**Фрагмент страницы**.
Однажды главный редактор «Спорт-Экспресса» Максим Максимов подал идею: мол, вы с Тарасовой родились в один день, 13 февраля, сам Бог велел попробовать побеседовать к ее юбилею. До того мы не были знакомы, о фигурном катании я не пишу, – и в первый момент она, измученная в последние дни сплошными интервью, энтузиазмом не воспылала. Но когда речь зашла о хоккее и с моей стороны прозвучало волшебное слово «отец», согласие вдруг было получено моментально. Так она относится к своей семье и своим корням.
И уже на следующий день мы два с лишним часа общались в величественной гостиной в окружении сотен фотографий на стенах, каждая из которых – историческая. Тарасова беспокоилась: «Вам не холодно? Здесь прохладно, как на катке». Господи, да даже если бы мы разговаривали на открытом катке, я бы на первой минуте перестал температуру замечать.
Самое тонкое и сложное в разговоре с ней – ее паузы. Нет – Паузы. В такие секунды ты понимаешь, что имел в виду Станиславский. Иногда они могли продолжаться полминуты. И ты никогда не знал, конец ли это ответа или, напротив, оборот мысли перед заходом на что-то еще более важное. И обязан был почувствовать, в какой именно момент имеешь право открыть рот. В одно из мгновений все-таки поторопился, сбил ее с мысли. И даже отсутствие заслуженного выговора меня не оправдывает.
Какую роль сыграл отец, что его дочь тоже стала великим тренером? Судите сами. Из монолога Татьяны Анатольевны.
«После травмы (Тарасова получила ее в юном возрасте, после чего карьера фигуристки была завершена. – Прим. И.Р.) я вся была в печали, из которой папа меня вытряхнул. Не позволил долго в ней быть. Хотела танцевать, училась, поступала – и в «Березку», и в ансамбль Моисеева. Но рука моя была как тряпка. И отец сказал: «Иди на каток, помогай своим друзьям. Тренеров нет ни черта. Бери детей – и, если будешь хорошо работать, будешь счастлива всю жизнь». Так и оказалось. Он определил мою судьбу, сказав, чтобы я в 19 лет шла на работу тренером. И это сделало мне жизнь.
До того хотела поступать в ГИТИС на балетмейстерский. Но отец сказал маме: «Артистов у нас, Нина, в доме не было и не будет». Вопрос был закрыт.

**Перечень записей**.
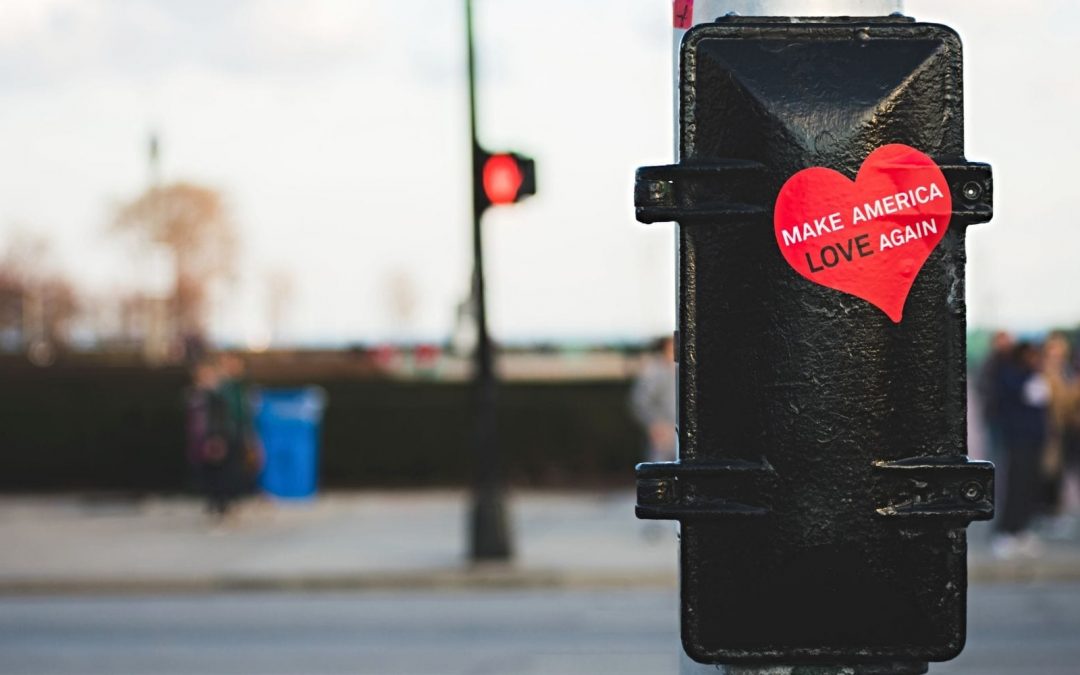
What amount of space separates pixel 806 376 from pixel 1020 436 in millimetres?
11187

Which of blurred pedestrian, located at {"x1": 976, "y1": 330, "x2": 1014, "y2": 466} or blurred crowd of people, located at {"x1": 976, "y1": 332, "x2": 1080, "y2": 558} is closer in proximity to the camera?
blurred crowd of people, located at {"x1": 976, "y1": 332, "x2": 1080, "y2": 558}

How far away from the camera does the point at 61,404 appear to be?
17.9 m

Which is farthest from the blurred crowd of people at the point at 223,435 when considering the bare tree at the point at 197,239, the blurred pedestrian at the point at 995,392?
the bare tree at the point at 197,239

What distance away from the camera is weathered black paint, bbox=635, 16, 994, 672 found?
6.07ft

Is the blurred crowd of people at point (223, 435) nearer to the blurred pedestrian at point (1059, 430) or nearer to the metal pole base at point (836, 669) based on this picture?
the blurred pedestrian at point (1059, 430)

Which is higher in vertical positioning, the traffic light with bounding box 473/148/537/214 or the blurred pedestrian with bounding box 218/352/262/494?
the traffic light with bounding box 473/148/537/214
---
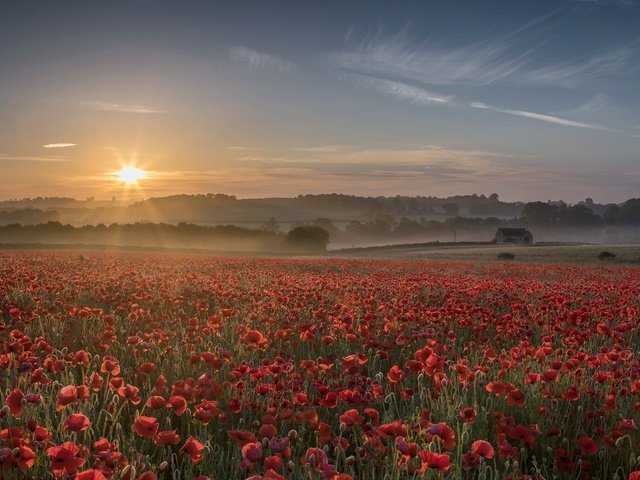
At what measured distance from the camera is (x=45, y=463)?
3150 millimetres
==
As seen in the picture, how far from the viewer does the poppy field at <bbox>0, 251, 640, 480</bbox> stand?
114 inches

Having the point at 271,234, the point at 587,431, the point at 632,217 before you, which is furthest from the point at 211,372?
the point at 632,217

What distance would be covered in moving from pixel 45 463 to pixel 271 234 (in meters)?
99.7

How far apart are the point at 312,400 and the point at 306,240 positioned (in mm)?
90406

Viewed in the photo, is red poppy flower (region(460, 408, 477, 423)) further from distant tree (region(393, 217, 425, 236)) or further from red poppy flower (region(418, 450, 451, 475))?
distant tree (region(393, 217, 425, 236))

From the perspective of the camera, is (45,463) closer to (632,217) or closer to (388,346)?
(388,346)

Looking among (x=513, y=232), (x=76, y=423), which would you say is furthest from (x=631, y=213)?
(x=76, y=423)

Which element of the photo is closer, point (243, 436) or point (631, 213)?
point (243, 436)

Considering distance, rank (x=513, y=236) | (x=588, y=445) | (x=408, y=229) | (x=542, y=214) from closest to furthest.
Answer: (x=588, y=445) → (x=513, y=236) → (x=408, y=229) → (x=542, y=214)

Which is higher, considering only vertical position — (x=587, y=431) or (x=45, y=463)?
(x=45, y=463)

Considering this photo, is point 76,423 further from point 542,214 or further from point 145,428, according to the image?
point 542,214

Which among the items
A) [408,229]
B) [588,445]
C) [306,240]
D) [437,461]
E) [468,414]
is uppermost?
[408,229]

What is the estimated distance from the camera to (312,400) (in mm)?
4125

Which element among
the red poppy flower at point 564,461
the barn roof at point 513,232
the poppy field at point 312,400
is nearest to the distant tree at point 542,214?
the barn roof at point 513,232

**Что сделать**.
- a) Куда, согласно тексту о Татьяне Тарасовой, она хотела поступить или поступала до того, как стала тренером? Перечислите все места.
- b) Напишите продолжение текста о Татьяне Тарасовой, начиная сразу после его последнего предложения.
Записи никак не связаны с текстом о Татьяне Тарасовой.

**Итоговые ответы**.
- a) «Березка», ансамбль Моисеева, ГИТИС (балетмейстерский)

- b)
Как-то спрашивает: «Сколько ты работаешь в день?» – «Восемь часов». – «А я к Жуку заходил, там работают восемь. И Чайковская работает восемь. Как ты их догонишь? Надо тебе работать годика четыре по двенадцать».
Ко мне на тренировку папа приходил ровно один раз. И ушел. Я тренировала Роднину с Зайцевым, у нас должен был быть прокат. И он пришел к нам на «Кристалл». Как там очутился? Может, к Анне Ильиничне Синилкиной, директору «Лужников», заходил, не знаю. Но на самом верху над катком был один стул. Почти под потолком. Туда наверх вело много ступенек.
На тренировках всегда бывала на коньках. Мне так удобнее, я хорошо каталась и была совсем молодая. А тут опаздывала и выбежала на лед в ботинках. И не сразу поняла, что сверху кто-то сидит. Потом посмотрела вверх. О ужас! Папа. А я – не на коньках. Фигуристы к тому же плохо разминаются. Тоже его не видят. И боковым зрением наблюдаю, как он, не дождавшись проката, уходит. Опустив голову. Я уже была взрослая, но домой ехать боялась. Потому что все это было неправильно. Такого нельзя себе позволять.
Я видела изнанку папиной славы. Как он работает, как отдается. И как страдает. Поэтому с самого начала понимала, что эта профессия – не сахарная. Но было так интересно, так захватывало! В том же Ростове мы с подругой Ирой Люляковой открывали каток – там не было ни заливщика, ни машины. А были только два шланга. И вот мы с ней чистили, заливали лед, потом на нем катались. И так – четыре раза в день. На одну заливку уходил час.
Думаю, что многое во мне, конечно, от природы. Кровь же не водица. Миша Жванецкий писал своему сыну: «Сынок, имей совесть, а потом делай все, что хочешь». Потому что совесть не дает делать как попало. И та же ответственность, которая у меня с юных лет, – она же не из воздуха взялась. А от мамы и папы.
Слышала ли я шепот за спиной: мол, с Тарасовой при таком папе все ясно, ей-де дороги везде открыты? А я всего это не чувствовала. Просто пошла туда, где с первого дня стала нужна и счастлива. При том, что папа писал в газете «Правда», что федерация фигурного катания, видимо, обалдела, доверив молодой девчонке работать в сборной СССР. А просто так получилось, что я взяла пару, которая сразу попала в сборную.
Да-да, папа писал такое. В «Правде». Что меня надо уволить. А что я могла ему сказать? Это было его мнение! Еще не хватало, чтобы я ему что-то говорила. Он-то лучше знает. И более того – это, наверное, было правильно. Я была 20-летней девочкой, которая в танцах, извините, ни ухом ни рылом.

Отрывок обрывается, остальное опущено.